Ongwe Minerals has identified a 2km-long gold anomaly, up to 125 metres wide, with bedrock values of up to 0.2 g/t gold at its Belmont Prospect along the Khorixas Fault Zone, with drilling planned to test the target.
The Vancouver-listed explorer said the newly identified “Plains” anomaly lies beneath thick alluvial and calcrete cover, in an area previously inaccessible to conventional surface sampling, marking a discovery within Namibia’s emerging Northwest Damara Gold Belt.
The target was outlined through a bedrock sampling campaign comprising 3,970 metres of drilling across 639 vertical holes on a 25m by 200m grid, with each hole drilled through sediment and calcrete before intersecting bedrock.
The mineralisation is associated with iron-carbonate alteration and disseminated sulphides along the Khorixas Fault Zone, a key structural corridor interpreted to control gold-bearing fluid flow.

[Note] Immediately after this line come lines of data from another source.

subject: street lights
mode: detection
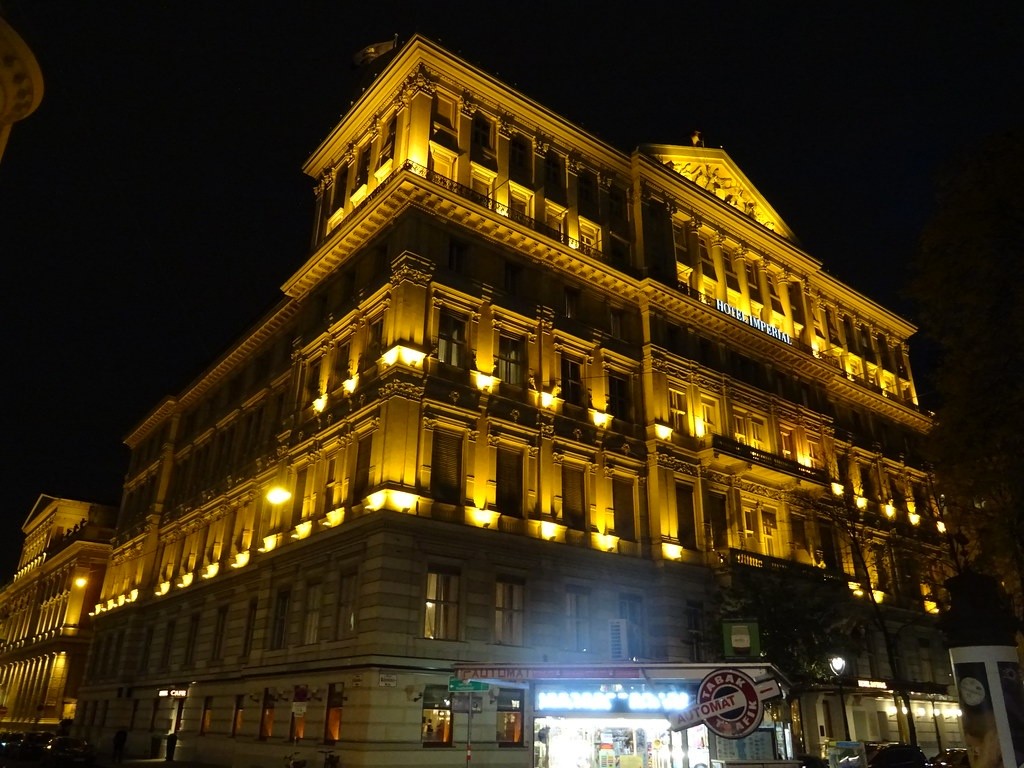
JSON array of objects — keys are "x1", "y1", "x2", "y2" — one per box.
[
  {"x1": 157, "y1": 688, "x2": 189, "y2": 734},
  {"x1": 828, "y1": 653, "x2": 857, "y2": 741}
]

“The initial bedrock sampling program at Belmont has produced what we were hoping for, a coherent and extensive zone of bedrock alteration and mineralization along the Khorixas Fault,” chief executive Dave Underwood said.
He said the company has now defined a “strong walk-up drill target” along a basin-margin structure, with diamond drilling expected to follow once sampling is completed.
Although the current results returned relatively low-grade values, the company said this was consistent with the sampling method, which is designed to identify broader mineralised systems rather than isolate high-grade veins.
The presence of high-grade quartz vein samples in nearby outcrops, however, points to the potential for higher-grade zones within the anomaly.
The Belmont Prospect forms part of Ongwe’s wider Namibian portfolio, which includes the Khorixas, Omatjete and Outjo projects covering more than 350,000 hectares in the northwest of the country.
The Omatjete Project lies about 30km along strike from Wia Gold’s Kokoseb discovery, while the Outjo Project shares geological similarities with Osino Resources’ discoveries.
Exploration has now shifted to the Manga target at Omatjete, where between 2,000 and 3,000 metres of additional bedrock sampling is planned, with about 1,500 metres already completed and assay results pending.
The company expects to complete the current sampling programme by the end of April, with all outstanding assay results due by the end of May, ahead of a planned diamond-drilling campaign to test the Belmont targets.